Hopeful Protein

high protein yogurt drink, home made Danimals SmoothieMy child would be a vegetarian, except for chicken nuggets and turkey pepperoni. I know I’m not alone in this, but still, it’s disheartening.

Why? Vegetarianism is good, right? Yes. If you still consume the correct amount of protein. Tofu! you cry. He won’t touch the stuff, and he can smell even the silkenest of tofu in his food a mile away. Beans! you extoll. Nope, excepting every once in while, he will eat hummus with his baby carrots. Nuts? you wonder (assuming he has no allergy, which is true). He doesn’t like nut butters, and only eats the occasional almond, as mood or whim might strike.

Have I mentioned picky eaters make me insane? Not reacting like a hell-beast is a daily struggle.

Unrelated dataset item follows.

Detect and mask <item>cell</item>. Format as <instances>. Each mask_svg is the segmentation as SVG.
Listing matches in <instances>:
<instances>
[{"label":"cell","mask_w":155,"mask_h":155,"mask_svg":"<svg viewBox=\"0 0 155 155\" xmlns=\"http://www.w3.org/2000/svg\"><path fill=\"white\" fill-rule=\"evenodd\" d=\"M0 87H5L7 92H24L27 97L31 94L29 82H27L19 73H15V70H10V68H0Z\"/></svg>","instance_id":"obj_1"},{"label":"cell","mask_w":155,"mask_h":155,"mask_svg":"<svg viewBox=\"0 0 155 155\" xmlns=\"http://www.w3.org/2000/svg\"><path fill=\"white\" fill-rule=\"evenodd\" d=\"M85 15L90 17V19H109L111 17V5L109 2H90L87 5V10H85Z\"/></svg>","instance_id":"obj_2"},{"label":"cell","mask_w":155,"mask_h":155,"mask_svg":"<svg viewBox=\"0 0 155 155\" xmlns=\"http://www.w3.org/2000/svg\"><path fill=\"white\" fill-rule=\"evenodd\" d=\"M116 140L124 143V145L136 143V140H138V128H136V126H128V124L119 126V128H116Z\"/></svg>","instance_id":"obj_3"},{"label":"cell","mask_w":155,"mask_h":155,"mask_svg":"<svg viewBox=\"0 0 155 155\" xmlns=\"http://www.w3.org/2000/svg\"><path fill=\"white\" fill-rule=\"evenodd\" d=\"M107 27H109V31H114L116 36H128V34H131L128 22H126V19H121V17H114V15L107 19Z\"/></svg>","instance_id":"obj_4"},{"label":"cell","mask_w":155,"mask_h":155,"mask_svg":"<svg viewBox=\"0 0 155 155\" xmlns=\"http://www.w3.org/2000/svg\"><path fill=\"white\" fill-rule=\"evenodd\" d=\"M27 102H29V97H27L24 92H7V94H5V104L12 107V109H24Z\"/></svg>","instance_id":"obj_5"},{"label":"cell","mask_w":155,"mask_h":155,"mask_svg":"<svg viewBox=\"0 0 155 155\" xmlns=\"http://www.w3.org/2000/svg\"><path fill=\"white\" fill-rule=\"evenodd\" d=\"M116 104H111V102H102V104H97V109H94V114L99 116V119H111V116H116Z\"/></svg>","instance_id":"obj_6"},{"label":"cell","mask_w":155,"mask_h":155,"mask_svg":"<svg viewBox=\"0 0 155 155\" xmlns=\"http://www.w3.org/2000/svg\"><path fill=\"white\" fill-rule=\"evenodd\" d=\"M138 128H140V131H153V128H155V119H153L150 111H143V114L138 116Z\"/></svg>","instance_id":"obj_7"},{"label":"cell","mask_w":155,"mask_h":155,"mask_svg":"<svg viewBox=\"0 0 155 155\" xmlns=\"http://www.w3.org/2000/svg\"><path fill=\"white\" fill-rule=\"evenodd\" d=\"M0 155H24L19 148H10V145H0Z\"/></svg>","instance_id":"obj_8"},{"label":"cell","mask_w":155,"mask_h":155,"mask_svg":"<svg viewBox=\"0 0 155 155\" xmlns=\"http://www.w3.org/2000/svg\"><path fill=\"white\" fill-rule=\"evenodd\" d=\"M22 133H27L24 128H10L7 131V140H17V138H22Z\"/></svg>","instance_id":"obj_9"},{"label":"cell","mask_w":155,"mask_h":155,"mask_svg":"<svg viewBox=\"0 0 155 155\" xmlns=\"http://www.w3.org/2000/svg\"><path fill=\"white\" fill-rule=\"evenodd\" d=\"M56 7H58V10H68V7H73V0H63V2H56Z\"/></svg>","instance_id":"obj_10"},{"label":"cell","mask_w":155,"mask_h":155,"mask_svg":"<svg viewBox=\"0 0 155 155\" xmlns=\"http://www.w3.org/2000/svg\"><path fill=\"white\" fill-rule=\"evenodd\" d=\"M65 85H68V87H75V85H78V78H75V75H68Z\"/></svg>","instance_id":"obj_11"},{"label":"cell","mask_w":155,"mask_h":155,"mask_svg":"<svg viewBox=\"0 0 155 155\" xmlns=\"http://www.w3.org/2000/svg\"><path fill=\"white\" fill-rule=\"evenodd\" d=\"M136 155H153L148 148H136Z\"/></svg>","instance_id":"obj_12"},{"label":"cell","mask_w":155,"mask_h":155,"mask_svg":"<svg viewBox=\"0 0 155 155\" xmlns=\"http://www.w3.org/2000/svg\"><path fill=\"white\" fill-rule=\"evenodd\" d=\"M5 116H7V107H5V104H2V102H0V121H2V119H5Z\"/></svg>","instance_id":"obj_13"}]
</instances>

He’s good about dairy and cheese, so we work those into his diet as much as we can, but some days it just isn’t enough. He likes edamame, but tires of them if we try to give them too him too often. I sneak flaxseed into baked goods sometimes, but it’s not a reliable source.

Pediasure, suggested the Doc, as a last resort. Upon hearing that, my wallet shriveled up and cringed in a corner of my messenger bag, hiding itself away amongst the dessicated fruit and crusty tissues.

So, I pulled up Google and researched home made Pediasure. Feh. He doesn’t need a high calorie meal replacement, and he eats whole grains, yogurt, fruits and veggies; he takes his vitamins. He just needs a protein boost. All the recipes I found called for ice cream, frozen fruit, liquid vitamin solutions, apple juice, and whey protein.

But wait! He loves those drinkable yogurts.

And so today, we got out the blender–because it’s all about the kitchen appliances–and made our own high protein drinkable yogurt. He tells me it goes great with a cheese sandwich on whole wheat, with a side of sugar snap peas.

Into the blender with a quart of Stonyfield Lowfat Strawberry Yogurt, 2 cups of 1% milk, and 2 scoops of Whole Foods 365 whey protein powder in Vanilla. He drinks it in 4oz servings, which by my quick calculations have about 7 grams of protein in them. He says it’s better than a Danimals “Smoothie,” with 3 times the protein, and a fraction of the cost.

14 responses to “Hopeful Protein

  1. Look at you, Martha Stewart! But much cooler. Am impressed.

  2. My boys LOVE smoothies. I throw some frozen blueberries in. Yum!

  3. lifelong vegetarian here who has never worried about my own protein intake or the protein consumed by my kids. they’re fine. not that your yogurty concoction doesn’t sound delicious!
    also, my kids like “squeezy yogurt” from TJ’s as a variation on the regular kind. does small boy like it?

  4. Amy loved smoothies! I drank them too. We are both still hooked on them. Good for you for coming up with your own better cheaper recipe too:)

  5. I may have just pinned this. because my kid can ALWAYS use healthier options in his diet. Fricking kids and their picky eating.

  6. I totally need my kids to eat more protein. We ARE vegetarian so it’s a struggle for the entire family. I always run into issues with the weird aftertastes of protein powders. That and many of them upset my stomach which is totally annoying.

    I should try the yogurt smoothies with added protein powder…how long can you safely refrigerate your creation?

    • Carrie, I feel you on the weird aftertaste thing. The WF365 stuff is light on weirdness. I’ve had in in the fridge for 24 hours so far, with no ill-effects. It needs a shake before you pour. I’m going to keep it around for four of five days, unless it decides to behave poorly before then.

  7. I was the unpickiest kid in the history of kids. My parents tell me that I’d say “no” to a restaurant because I had tried everything on the menu.

    So, yeah, picky kids drive me batty as well. Fortunately, mine are eating most whatever we put in front of them. And, when they won’t eat something, it’s not difficult to find something similar that they will.

    All that said, I really like the idea of homemade anything, especially if it gets the kids eating/drinking protein-rich foods. So I’ll be trying this.

  8. Cameron, that is ingenious! And your wallet can stop cowering in the corner now…

  9. I’m curious why his pediatrician said he needed more protein. Kids his age actually need very little protein, on the order of an ounce a day or so. Most kids get enough just from dairy products (assuming no dairy allergy). If the pediatrician has a real concern, (s)he could (should?) refer you to a pediatric nutritionist for help. We took the boy to one a few months ago and found it helpful.